> **Requirement**
Please copy all of the material below line for line, with no changes.

___ Records provided ___

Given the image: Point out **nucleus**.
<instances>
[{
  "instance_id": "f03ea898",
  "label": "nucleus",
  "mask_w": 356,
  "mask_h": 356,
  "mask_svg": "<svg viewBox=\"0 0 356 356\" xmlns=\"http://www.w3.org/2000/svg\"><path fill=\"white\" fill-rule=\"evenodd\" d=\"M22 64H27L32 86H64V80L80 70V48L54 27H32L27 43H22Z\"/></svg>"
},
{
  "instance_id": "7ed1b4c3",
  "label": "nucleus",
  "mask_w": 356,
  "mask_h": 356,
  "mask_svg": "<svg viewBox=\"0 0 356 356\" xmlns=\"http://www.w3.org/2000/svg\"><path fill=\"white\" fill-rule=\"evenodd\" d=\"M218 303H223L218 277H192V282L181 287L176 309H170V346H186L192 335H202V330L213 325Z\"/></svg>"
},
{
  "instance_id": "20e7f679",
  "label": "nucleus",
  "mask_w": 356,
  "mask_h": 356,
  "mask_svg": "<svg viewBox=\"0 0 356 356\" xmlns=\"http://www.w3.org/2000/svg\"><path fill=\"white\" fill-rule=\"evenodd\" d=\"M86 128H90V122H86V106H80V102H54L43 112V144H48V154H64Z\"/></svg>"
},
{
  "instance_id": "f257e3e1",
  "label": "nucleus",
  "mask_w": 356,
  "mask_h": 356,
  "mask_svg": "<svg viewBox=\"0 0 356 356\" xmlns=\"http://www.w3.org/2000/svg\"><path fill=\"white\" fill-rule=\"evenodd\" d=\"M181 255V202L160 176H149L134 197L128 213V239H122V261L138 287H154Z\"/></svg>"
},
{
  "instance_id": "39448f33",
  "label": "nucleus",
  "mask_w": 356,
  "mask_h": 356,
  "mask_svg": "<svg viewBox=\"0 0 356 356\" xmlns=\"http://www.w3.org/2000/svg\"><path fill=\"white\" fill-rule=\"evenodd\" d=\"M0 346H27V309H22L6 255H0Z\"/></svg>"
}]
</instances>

___

> **Solution below**
Given the image: Point out **nucleus**.
<instances>
[{
  "instance_id": "f03ea898",
  "label": "nucleus",
  "mask_w": 356,
  "mask_h": 356,
  "mask_svg": "<svg viewBox=\"0 0 356 356\" xmlns=\"http://www.w3.org/2000/svg\"><path fill=\"white\" fill-rule=\"evenodd\" d=\"M22 64H27L32 86H64V80L80 70V48L54 27H32L27 43H22Z\"/></svg>"
},
{
  "instance_id": "7ed1b4c3",
  "label": "nucleus",
  "mask_w": 356,
  "mask_h": 356,
  "mask_svg": "<svg viewBox=\"0 0 356 356\" xmlns=\"http://www.w3.org/2000/svg\"><path fill=\"white\" fill-rule=\"evenodd\" d=\"M218 303H223L218 277H192V282L181 287L176 309H170V346H186L192 335H202V330L213 325Z\"/></svg>"
},
{
  "instance_id": "20e7f679",
  "label": "nucleus",
  "mask_w": 356,
  "mask_h": 356,
  "mask_svg": "<svg viewBox=\"0 0 356 356\" xmlns=\"http://www.w3.org/2000/svg\"><path fill=\"white\" fill-rule=\"evenodd\" d=\"M86 128H90V122H86V106H80V102H54L43 112V144H48V154H64Z\"/></svg>"
},
{
  "instance_id": "f257e3e1",
  "label": "nucleus",
  "mask_w": 356,
  "mask_h": 356,
  "mask_svg": "<svg viewBox=\"0 0 356 356\" xmlns=\"http://www.w3.org/2000/svg\"><path fill=\"white\" fill-rule=\"evenodd\" d=\"M181 255V202L160 176H149L134 197L128 213V239H122V261L138 287H154Z\"/></svg>"
},
{
  "instance_id": "39448f33",
  "label": "nucleus",
  "mask_w": 356,
  "mask_h": 356,
  "mask_svg": "<svg viewBox=\"0 0 356 356\" xmlns=\"http://www.w3.org/2000/svg\"><path fill=\"white\" fill-rule=\"evenodd\" d=\"M0 346H27V309H22L6 255H0Z\"/></svg>"
}]
</instances>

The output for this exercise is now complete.